Collect every line of the material that contains the string "JSON", matching case exactly.

== EXTRACTED DATA ==
============

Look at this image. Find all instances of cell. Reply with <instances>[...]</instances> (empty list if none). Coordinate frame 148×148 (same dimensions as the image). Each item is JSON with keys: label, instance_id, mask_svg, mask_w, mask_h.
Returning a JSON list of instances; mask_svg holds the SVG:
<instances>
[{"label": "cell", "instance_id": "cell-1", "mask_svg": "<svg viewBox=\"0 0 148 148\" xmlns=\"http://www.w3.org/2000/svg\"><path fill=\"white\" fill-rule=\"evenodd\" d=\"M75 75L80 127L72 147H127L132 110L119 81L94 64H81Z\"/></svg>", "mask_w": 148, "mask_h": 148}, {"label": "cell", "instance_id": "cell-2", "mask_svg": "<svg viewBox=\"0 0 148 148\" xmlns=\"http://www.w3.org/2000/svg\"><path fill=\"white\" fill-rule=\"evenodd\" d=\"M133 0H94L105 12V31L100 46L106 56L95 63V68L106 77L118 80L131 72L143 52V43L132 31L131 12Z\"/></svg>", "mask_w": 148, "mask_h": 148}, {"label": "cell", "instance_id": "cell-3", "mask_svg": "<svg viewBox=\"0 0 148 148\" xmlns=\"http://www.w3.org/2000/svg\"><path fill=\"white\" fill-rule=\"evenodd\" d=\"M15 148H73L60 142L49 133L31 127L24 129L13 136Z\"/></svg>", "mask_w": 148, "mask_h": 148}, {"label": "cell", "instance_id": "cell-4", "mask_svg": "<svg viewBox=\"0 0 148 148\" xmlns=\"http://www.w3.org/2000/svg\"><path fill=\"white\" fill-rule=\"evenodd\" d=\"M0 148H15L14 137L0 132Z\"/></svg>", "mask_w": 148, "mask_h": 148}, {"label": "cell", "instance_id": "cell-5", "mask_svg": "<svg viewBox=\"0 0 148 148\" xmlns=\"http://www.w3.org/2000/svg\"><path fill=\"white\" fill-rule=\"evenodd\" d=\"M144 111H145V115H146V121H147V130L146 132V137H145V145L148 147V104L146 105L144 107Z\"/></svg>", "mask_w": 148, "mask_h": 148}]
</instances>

============

== RESPONSE BELOW ==
Look at this image. Find all instances of cell. Reply with <instances>[...]</instances> (empty list if none). Coordinate frame 148×148 (same dimensions as the image). Each item is JSON with keys: label, instance_id, mask_svg, mask_w, mask_h.
Returning a JSON list of instances; mask_svg holds the SVG:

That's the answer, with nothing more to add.